A Word From Our Sponsor: Facts

Key facts relating to Alan Ayckbourn's A Word From Our Sponsor.
  • A Word From Our Sponsor is Alan Ayckbourn's 49th play.
  • The world premiere was held at the Stephen Joseph Theatre In The Round, Scarborough, on 20 April 1995.
  • It was the final new Ayckbourn play to be staged at the Stephen Joseph Theatre In The Round prior to its move in April 1996 to the company's new home, the Stephen Joseph Theatre.
  • It was the final production Alan Ayckbourn directed in the round at the venue which had been home to the company since 1976. It was also his penultimate production at the Stephen Joseph Theatre In The Round as he would also direct Harold Pinter's Betrayal in the end-stage Studio Theatre in August 1995.
  • A Word From Our Sponsor was written with the composer John Pattison and it was their second full-length musical together following Dreams From A Summer House (1992).
  • The idea for A Word From Our Sponsor was conceived at least as early as 1993, but not as a musical. Unable to make its more 'exotic' elements work, Alan later realised the solution was to add music to it.
  • It is one of Alan Ayckbourn's plays set in a dystopian future where civilisation is, to all intents and purposes, collapsing.

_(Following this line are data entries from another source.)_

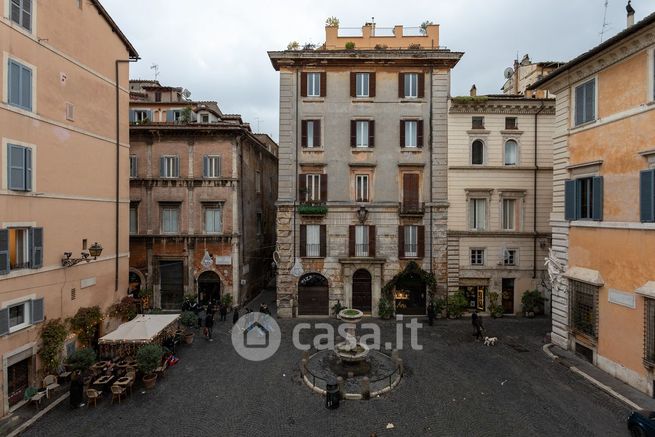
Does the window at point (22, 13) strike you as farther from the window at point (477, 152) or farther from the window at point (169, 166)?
the window at point (477, 152)

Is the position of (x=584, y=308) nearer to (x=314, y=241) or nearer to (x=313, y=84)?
(x=314, y=241)

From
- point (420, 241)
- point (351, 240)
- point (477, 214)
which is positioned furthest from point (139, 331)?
point (477, 214)

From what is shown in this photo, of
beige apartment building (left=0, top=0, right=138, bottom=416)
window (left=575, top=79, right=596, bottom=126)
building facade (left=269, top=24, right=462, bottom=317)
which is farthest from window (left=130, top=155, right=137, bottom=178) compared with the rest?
window (left=575, top=79, right=596, bottom=126)

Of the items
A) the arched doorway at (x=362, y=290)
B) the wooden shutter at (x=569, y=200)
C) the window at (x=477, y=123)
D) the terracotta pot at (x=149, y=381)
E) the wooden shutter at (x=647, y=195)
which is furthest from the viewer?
the arched doorway at (x=362, y=290)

It follows in the footsteps of Henceforward… and Communicating Doors.
  • Following its world premiere production, the play immediately transferred to Chichester Festival Theatre - the first such collaboration between the venue and the Stephen Joseph Theatre. The two venues would also work together in 2012 on the co-production of Alan Ayckbourn's Surprises.
  • The play practically ends with the vicar, Harry, telling Valda "And - get thee behind me, all right?" This is a reference to the quote "Get thee behind me, Satan" found in the Bible in Luke chapter 4, verses 5 - 8 ("And Jesus answered and said unto him, Get thee behind me, Satan: for it is written, Thou shalt worship the Lord thy God, and him only shalt thou serve.") and Matthew chapter 16, verse 23 ("But he turned, and said unto Peter, Get thee behind me, Satan: thou art an offence unto me: for thou savourest not the things that be of God, but those that be of men.").
  • Sadly, the play was over-shadowed by the tragic death of the actress Sophie Winter just prior to its final performance in Scarborough. Although it was later published and released for performance, it is a play Alan Ayckbourn believes he will never return to or revive.